The Imitation of Christ by Thomas a Kempis

I recently re-read Thomas a Kempis’s The Imitation of Christ after fifteen years. The years that passed made the book that much sweeter. It was made sweeter still by the updated translation which made the book that much more powerful. At over 600 years, The Imitation of Christ sparkles with clarity and application, time apparently hasn't worn any sharpness off its edges.

If The Imitation of Christ was merely the second of its four books, it would be a masterpiece. The second book, titled, “The Interior Life,” challenges and consoles, cuts and bandages. A Kempis's book is a strong call to the imitation of our Savior, and yet is seasoned with profound grace. It is, quite simply, a book every Christian should read.

Here is a taste of a Kempis's wisdom.

On grace:

“O true and heavenly grace, without which our own merits are nothing, and our natural gifts of no account! Neither arts nor riches, beauty nor strength, genius nor eloquence have any value in Your eyes, Lord, unless allied to grace. For the gifts of nature are common to good men and bad alike, but grace or love are Your especial gift to those whom You choose, and those who are sealed with this are counted worthy of life everlasting.”

On love and Jesus:

“Let all things be loved for the sake of Jesus, but Jesus for His own sake.”

On the cross:

“The cross, therefore, is always ready; it awaits you everywhere. No matter where you may go, you cannot escape it, for wherever you go you take yourself with you and shall always find yourself. Turn where you will—above, below, without, or within—you will find a cross in everything, and everywhere you must have patience if you would have peace within and merit an eternal crown.”
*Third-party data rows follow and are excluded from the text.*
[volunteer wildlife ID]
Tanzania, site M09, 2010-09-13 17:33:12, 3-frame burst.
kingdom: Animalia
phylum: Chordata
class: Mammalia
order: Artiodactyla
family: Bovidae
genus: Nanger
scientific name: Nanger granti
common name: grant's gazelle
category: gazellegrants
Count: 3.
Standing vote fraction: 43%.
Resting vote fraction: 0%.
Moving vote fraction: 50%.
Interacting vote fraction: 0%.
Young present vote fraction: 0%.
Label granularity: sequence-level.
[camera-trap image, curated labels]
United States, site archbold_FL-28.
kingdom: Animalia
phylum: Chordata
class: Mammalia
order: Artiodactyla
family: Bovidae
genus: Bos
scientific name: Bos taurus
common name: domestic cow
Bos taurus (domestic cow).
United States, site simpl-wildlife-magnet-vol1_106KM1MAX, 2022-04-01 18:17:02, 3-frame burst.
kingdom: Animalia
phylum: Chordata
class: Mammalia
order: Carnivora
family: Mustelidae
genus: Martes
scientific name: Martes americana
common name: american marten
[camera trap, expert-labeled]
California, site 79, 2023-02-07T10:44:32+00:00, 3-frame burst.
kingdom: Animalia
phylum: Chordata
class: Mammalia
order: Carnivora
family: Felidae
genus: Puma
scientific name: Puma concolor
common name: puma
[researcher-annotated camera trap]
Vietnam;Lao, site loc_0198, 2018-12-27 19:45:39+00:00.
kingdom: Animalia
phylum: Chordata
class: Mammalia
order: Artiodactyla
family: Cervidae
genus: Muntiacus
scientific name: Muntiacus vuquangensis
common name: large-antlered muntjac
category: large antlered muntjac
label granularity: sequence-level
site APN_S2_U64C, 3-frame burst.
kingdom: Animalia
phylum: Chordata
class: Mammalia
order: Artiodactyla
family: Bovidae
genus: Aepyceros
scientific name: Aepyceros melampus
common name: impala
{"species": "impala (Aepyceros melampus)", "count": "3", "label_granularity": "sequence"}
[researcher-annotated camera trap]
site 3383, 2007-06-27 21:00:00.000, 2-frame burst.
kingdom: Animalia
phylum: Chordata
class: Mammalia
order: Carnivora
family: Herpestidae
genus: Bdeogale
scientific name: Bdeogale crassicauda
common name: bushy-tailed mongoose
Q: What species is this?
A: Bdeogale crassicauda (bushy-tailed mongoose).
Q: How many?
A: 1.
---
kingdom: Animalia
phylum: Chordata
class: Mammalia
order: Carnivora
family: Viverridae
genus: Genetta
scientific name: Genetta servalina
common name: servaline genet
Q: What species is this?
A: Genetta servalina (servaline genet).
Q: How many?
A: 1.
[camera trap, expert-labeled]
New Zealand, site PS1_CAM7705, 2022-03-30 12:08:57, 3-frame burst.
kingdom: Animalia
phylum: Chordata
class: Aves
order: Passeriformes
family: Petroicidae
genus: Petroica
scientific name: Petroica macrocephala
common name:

On Christ’s call to come to him:

“My child, I am the Lord Who gives strength in the day of trouble. Come to Me when all is not well with you. Your tardiness in turning to prayer is the greatest obstacle to heavenly consolation, for before you pray earnestly to Me you first seek many comforts and take pleasure in outward things. Thus, all things are of little profit to you until you realize that I am the one Who saves those who trust in Me, and that outside of Me there is no worth-while help, or any useful counsel or lasting remedy.”

Thomas a Kempis spent most of his life in the cloister and wrote this book to novices in the cloister. He surely would be amazed at the longevity and breadth of those who have benefited from his instruction. But it speaks to how deeply a Kempis draws from the timeless well of God’s Word that his words hold the power they do today. I encourage you to benefit from them as well.